Abstract

Apraxia is frequently described after left hemisphere stroke and results from lesions to a complex network for motor cognition with dorso-dorsal, ventro-dorsal and ventral processing streams. Apraxia also occurs after right hemisphere stroke, but lesion correlates and underlying mechanisms remain to be elucidated.To clarify the role of the right hemisphere in apraxic deficits and the influence of neglect, we prospectively examined apraxia (imitation of meaningless postures and pantomime of tool use) and neglect in 138 acute right hemisphere stroke patients with first-ever ischemic stroke in the middle cerebral artery territory and identified corresponding lesion correlates using voxel-based lesion-symptom mapping.Imitation of meaningless postures was impaired as frequently as after left hemisphere stroke (38.4%) and was significantly associated with neglect.
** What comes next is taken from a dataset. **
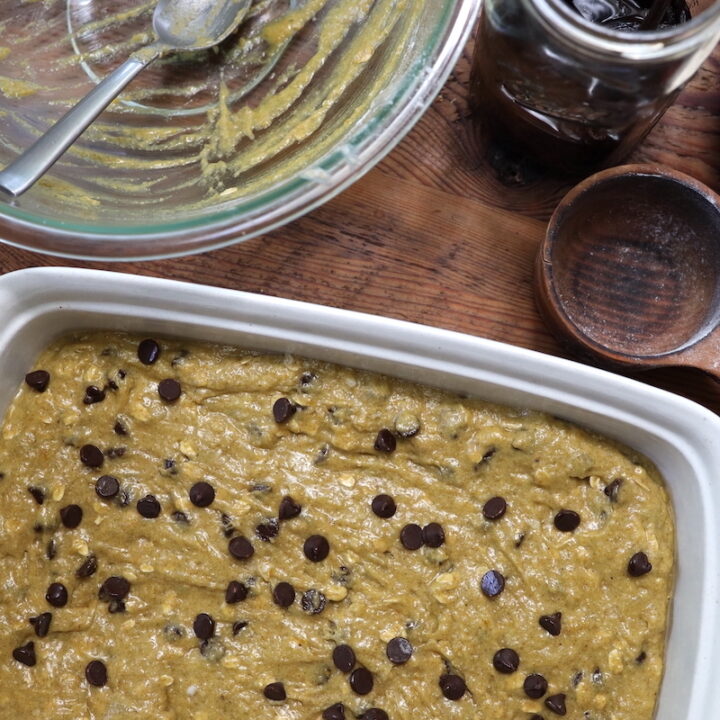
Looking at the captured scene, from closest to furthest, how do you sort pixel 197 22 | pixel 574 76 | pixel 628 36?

Imitation of meaningless postures was related to temporal (middle temporal gyrus, temporoparietal junction, superior temporal gyrus and sulcus), parietal (angular gyrus, parieto-occpitpial sulcus), secondary sensorimotor cortex and (peri-)insular lesions. Presence of neglect dichotomized the results: a lesion correlate for isolated imitation without neglect was found in the right parieto-occipital cortex, while imitation deficits, when co-occurring with neglect, were related to lateral occipito-temporal, superior temporal sulcus and (peri-)insular lesions. Pantomime of tool use deficits, typical for apraxia after left hemisphere lesions, were found in only 5 cases (3.6%) and only in the context of neglect, and were associated with occipital lobe, ventral and anterior temporal lobe, and inferior frontal (areas 45/47) lesions.The syndrome of apraxia after right hemisphere stroke differs from apraxia after left hemisphere stroke. Imitation deficits are found in both hemispheres after dorso-dorsal stream lesions. Neglect also leads to and explains deficits in imitation and pantomime in patients with right ventral stream lesions. Therefore, in right hemisphere lesions, apraxia can either be explained as impaired visuomotor transformation or as a result of visuospatial deficits.